東京・中野区の老人ホームで、職員だった25歳の男が入所者の83歳の男性を殺害したとして逮捕されました。「勤務態度はまじめだった」という男。いったい何が起きたのでしょうか。
 JNNが捉えた任意同行の瞬間。捜査員に囲まれた男が、淡々とした様子で車に乗り込みます。男は、東京・中野区にある老人ホーム「ニチイホーム鷺ノ宮」の元職員・皆川久容疑者(25)で、その後、殺人の疑いで逮捕されました。業界大手の老人ホームで何があったのでしょうか。

 警視庁によりますと、皆川容疑者は今年8月、老人ホームの浴槽に入所者の藤沢皖さん(83)を投げ込み、溺死させた疑いが持たれています。藤沢さんはパーキンソン病で自由に身動きがとれなかったといいます。

 「ナースコールが鳴って目を離したら溺れていた」

 当時、警視庁に対し、このように説明していた皆川容疑者。しかし、実際にはナースコールが鳴った記録は無く、うその説明をしていました。

 皆川容疑者の近所の人は・・・
 「真面目というか、物静かな、ごく普通の静かな青年みたいな感じ」(皆川容疑者の近所の人)

 一方、藤沢さんは元教員で、帰国子女教育に関する本を多数執筆したほか、20年ほど前には大阪の高校で校長をつとめるなど教育熱心だったということです。

 「日本の良かったところと悪かったところとか、あるいはそれぞれの国で良いところを発見したり」(藤沢皖さん・1991年)

校長を務めていた高校の関係者は・・・
 「本当に優しい、温かい、そばにいるだけで包まれるような」(関西学院千里国際中等部・高等部 井藤眞由美校長)

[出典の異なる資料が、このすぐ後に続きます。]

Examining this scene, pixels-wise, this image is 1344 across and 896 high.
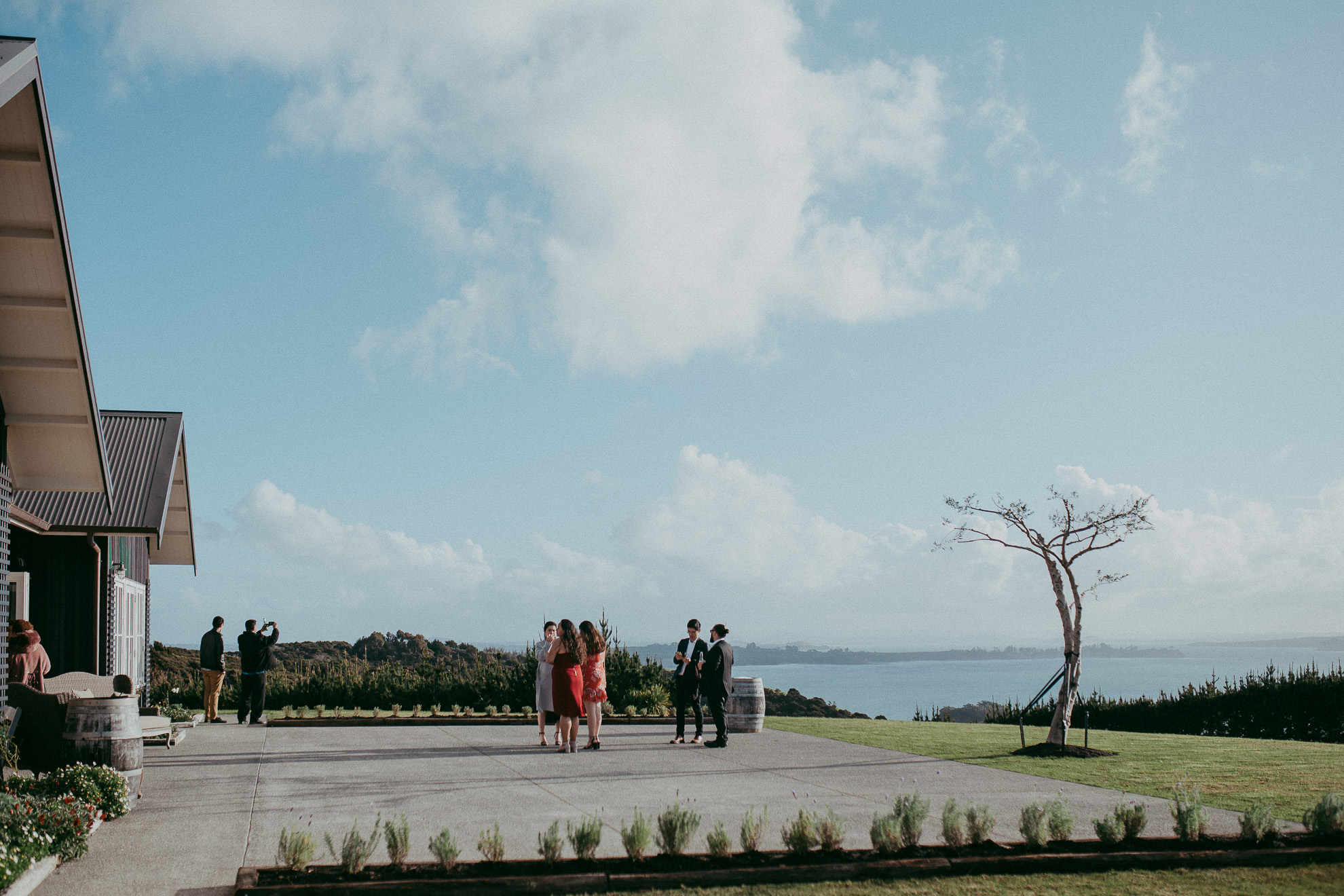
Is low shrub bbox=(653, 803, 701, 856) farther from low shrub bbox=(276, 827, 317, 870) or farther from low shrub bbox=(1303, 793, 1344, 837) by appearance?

 「世界の子どもが一緒に学ぶ環境を作り、その中で若い子が育っていって、将来の世の中をつくっていく理想を固く持っていた」(高校の教師)

 そして、皆川容疑者が勤めていた老人ホームの運営会社が会見を開きました。
 「今般このような事態になったことを改めて深くおわび申し上げます。(皆川容疑者は) 勤務態度についても欠勤や遅刻もなく、ほとんど真面目に勤務していた」(ニチイケアパレスの会見)

 犯行に及んだ動機は何だったのでしょうか。